Activity:
Every line of the material must be restated exactly, though not its pictures.

Record excerpts:

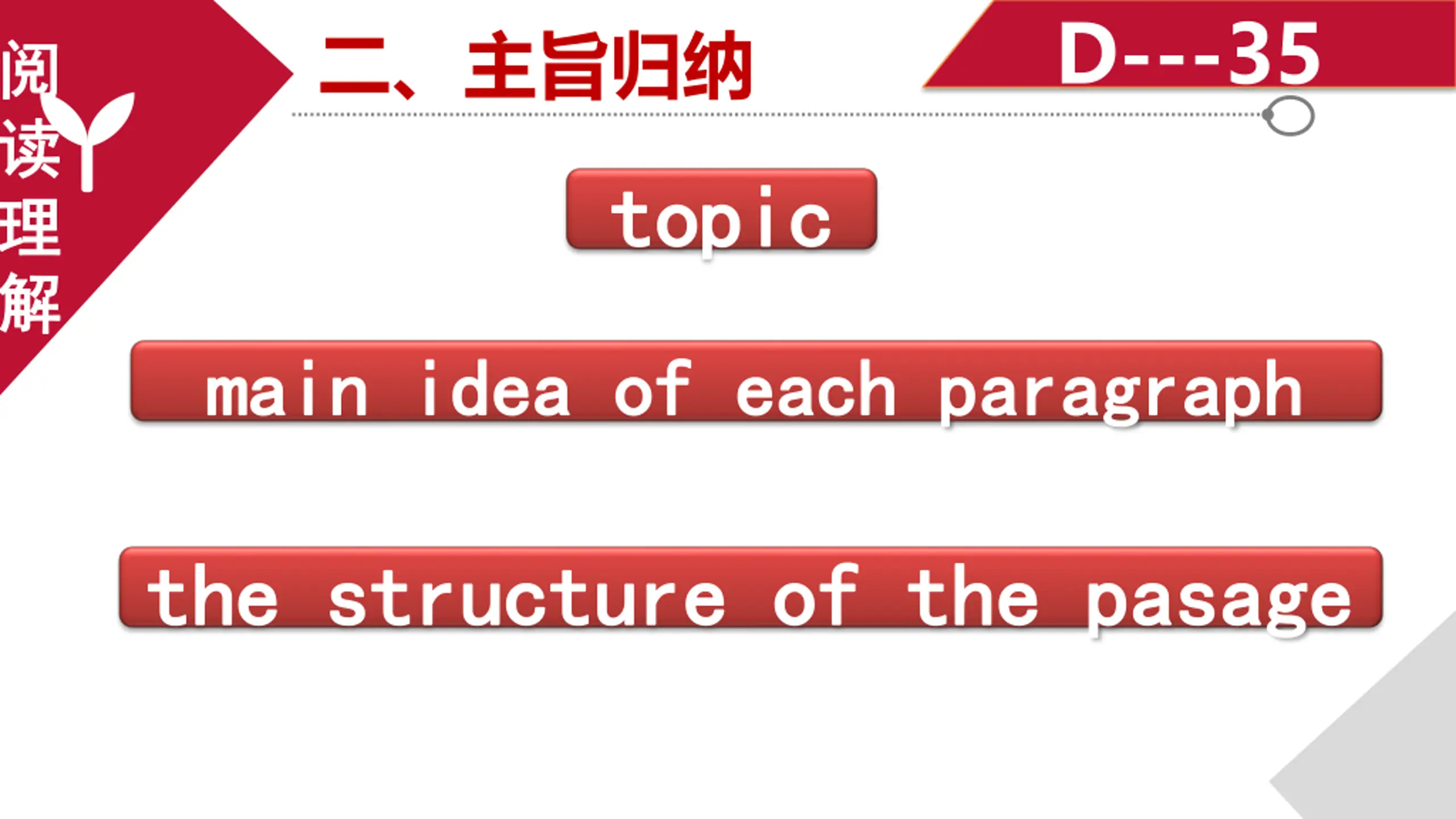 阅读理解

二、主旨归纳

D---35

topic

main idea of each paragraph

the structure of the pasage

The completed task:
 阅读理解

二、主旨归纳

D---35

topic

main idea of each paragraph

the structure of the pasage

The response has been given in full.